A proof of integrality can be based on elementary algebra and some fortunate observations. The Darij Grinberg comments reminded me of some of my work I did in 2013 and which I did not follow up on adequately.

Factorization of the $\,a_n\,$ sequence suggests the Ansatz

$$ a_n = p_n p_{n+1} p_{n+2} p_{n+3} $$

where $\,p_n\,$ is some sequence yet to be determined. The sequence $\,a_n\,$ is supposed to satisfy a recurrence. For example, we must have

$$ a_4a_0 = (a_1+a_2)(a_2+a_3). $$

Rewriting this equation in terms of $\,p\,$ and solving for $\,p_7\,$ gives the rational solution

$$ p_7 = \frac{(p_1 + p_5)(p_2 +p_6) p_3 p_4}{p_0 p_1 p_6}. $$

Rewrite this as a polynomial equation to get

$$ p_6p_0p_7p_1 = (p_1 + p_5)p_3(p_2 + p_6)p_4. $$

Now suppose that $\,p_n\,$ satisfies the recurrence

$$ p_n = p_{n-3}\frac{p_{n-1} + p_{n-5}}{p_{n-6}}. $$

Check that this recurrence satisfies the polynomial equation for $\,p_7.\,$

From the $\,p_n\,$ recurrences for $\,n=9\,$ and $\,n=6\,$ we have

$$ p_9p_3 = (p_4 + p_8)p_6 \quad \text{ and } \quad p_6p_0 = (p_1 + p_5)p_3. $$

Combine the two equations to simply get

$$ (p_0 + p_4 + p_8)p_6 = (p_1 + p_5 + p_9)p_3. $$

This implies that the number

$$ c := \frac{ p_0 + p_4 + p_8 }{p_3 p_4 p_5} = \frac{ p_1 + p_5 + p_9 }{p_4 p_5 p_6}$$

is constant and thus, the sequence $\,p_n\,$ satisfies the equation

$$ p_{n}+p_{n-4}+p_{n-8} = c\,p_{n-3}p_{n-4}p_{n-5}. $$

By the way, defining another constant

$$ s := \sqrt{(a_2+a_1)a_2a_0/(a_3a_1)} $$

implies the equation

$$ c = s\frac{(a_0+a_1+a_2)(a_1+a_2+a_3)}{a_0a_2(a_1+a_2)}, $$

or more symmetrically, this can be written as

$$ c = \frac{(a_0+a_1+a_2)(a_1+a_2+a_3)} {\sqrt{a_0a_1a_2a_3(a_1+a_2)}}. $$

Given values of $\,p_0\,$ and $\,p_1\,$ then $\,p_2 = s/p_0\,$ and $\,p_3 = a_0/(p_1s)\,$ while the two sequences are related by $\,p_n = p_{n-4}a_{n-3}/a_{n-4}.\,$

If the sequence terms $\,p_0, p_1,\dots, p_7\,$ are integers and the constant $\,c\,$ is an integer, then this implies that $\,p_n\,$ is an integer sequence, and also $\,a_n\,$ using the Ansatz. In our case, $\,c=6\,$ and the sequence $\,p_n\,$ begins $\,1,1,1,1,1,1,2,3,4,10,33,140,\dots.\,$ This sequence was known to me in 2013 but I do not think I connected it to A248049 at that time.

Records to process:
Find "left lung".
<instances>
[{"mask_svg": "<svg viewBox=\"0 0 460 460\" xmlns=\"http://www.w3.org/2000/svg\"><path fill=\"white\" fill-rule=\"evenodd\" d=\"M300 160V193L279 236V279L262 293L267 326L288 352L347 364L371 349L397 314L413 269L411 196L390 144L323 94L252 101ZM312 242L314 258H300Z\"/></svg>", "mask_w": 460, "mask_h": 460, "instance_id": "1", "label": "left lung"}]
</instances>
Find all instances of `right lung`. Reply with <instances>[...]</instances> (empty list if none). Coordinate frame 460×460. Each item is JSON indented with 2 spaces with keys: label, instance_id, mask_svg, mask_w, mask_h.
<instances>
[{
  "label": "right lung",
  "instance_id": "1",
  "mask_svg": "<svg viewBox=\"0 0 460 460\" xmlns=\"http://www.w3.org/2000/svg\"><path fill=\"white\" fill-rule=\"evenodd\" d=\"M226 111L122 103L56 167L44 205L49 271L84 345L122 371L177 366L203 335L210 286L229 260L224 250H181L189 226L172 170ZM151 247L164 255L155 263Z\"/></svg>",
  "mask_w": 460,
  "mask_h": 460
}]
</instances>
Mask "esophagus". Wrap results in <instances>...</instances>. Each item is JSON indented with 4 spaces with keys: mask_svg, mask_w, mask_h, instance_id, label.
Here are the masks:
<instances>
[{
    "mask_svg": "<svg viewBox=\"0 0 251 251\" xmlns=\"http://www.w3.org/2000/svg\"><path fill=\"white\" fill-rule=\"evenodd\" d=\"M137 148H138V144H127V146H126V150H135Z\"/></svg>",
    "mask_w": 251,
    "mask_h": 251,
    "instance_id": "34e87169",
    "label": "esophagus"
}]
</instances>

Required task 1:
Translate this sentence from the post on the integrality proof into Spanish: "A proof of integrality can be based on elementary algebra and some fortunate observations."
Required task 2:
Return each line of the records in which the string "spaces" occurs.

Written reply 1:
Una demostración de integralidad puede basarse en álgebra elemental y en algunas observaciones afortunadas.

Written reply 2:
Find all instances of `right lung`. Reply with <instances>[...]</instances> (empty list if none). Coordinate frame 460×460. Each item is JSON indented with 2 spaces with keys: label, instance_id, mask_svg, mask_w, mask_h.
Mask "esophagus". Wrap results in <instances>...</instances>. Each item is JSON indented with 4 spaces with keys: mask_svg, mask_w, mask_h, instance_id, label.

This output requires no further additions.